ONA has proposed a more stringent staffing law, HB 2697, that would establish minimum nurse-to-patient ratios in each unit, with fines for hospitals that don’t comply. That bill is sponsored by Democrat Rob Nosse, chair of the House Behavioral Health and Health Committee.

The hospital association OAHHS opposes the fixed ratios and said they could cause some hospitals to shut down beds “if they can’t hire enough staff to meet the prescribed ratios in the bill.”

California is currently the only state in the nation that regulates nurse-to-patient ratios, though nurses’ unions in Massachusetts and Washington are pushing for similar legislation.

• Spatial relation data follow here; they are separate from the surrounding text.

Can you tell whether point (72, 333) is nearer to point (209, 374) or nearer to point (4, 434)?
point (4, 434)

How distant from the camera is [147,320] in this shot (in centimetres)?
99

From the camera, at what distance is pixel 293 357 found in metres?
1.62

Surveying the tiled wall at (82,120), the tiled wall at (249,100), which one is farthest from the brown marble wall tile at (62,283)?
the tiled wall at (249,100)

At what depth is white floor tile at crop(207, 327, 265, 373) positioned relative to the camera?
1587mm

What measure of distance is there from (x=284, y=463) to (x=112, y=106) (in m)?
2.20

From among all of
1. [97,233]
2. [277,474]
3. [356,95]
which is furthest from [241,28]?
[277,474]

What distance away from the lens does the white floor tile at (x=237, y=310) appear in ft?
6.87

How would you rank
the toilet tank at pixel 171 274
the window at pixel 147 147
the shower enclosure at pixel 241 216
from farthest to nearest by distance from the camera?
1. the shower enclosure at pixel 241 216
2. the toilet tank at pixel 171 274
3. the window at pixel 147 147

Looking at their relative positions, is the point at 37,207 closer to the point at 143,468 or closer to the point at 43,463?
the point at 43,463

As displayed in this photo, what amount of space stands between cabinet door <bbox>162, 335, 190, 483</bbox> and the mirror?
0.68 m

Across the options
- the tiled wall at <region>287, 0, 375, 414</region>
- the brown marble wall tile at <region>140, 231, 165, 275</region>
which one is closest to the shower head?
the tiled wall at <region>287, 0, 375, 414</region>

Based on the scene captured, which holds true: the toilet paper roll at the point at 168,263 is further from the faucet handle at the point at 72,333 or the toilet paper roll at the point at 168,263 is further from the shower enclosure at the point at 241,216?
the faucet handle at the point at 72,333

Hospital association leaders also said they are asking legislators for financial aid to help large hospitals deal with the problem of patients on Medicaid who are staying in the hospital longer than they need to - and therefore costing health systems money. While smaller hospitals typically bill Medicaid based on their costs, larger hospitals typically receive a single lump payment from the program based on a patient’s diagnosis.

They say a key reason hospitals are short-staffed and short on beds is that they are caring for hundreds of people who are ready to be discharged but cannot find or afford a bed in a skilled nursing home, adult foster care or another residential care facility.

“Oregon’s continuum of care outside the hospital is failing,” Hultberg said.

Nosse, the Behavioral Health and Health Care committee chair, has sponsored a bill, HB 2537 that would require the Oregon Health Authority and CCOs to pay hospitals on a per diem basis for Medicaid patients in some situations. Those include when the patient is homeless when a community facility won’t take the patient due to behavioral or complex care needs, when caregivers aren’t available, or when the appropriate post-acute care facilities don’t have the capacity to take the patient.

The hospital association is also backing a series of bills related to workforce training and incentives to encourage more nurses to become nurse educators.

SB 485 would provide incentives like scholarships and loan repayment subsidies to nurses who commit to serving medical assistance and Medicare enrollees in rural or medically underserved areas of this state and HB 2926 provides payments to hospitals that provide clinical placements for nurses in training.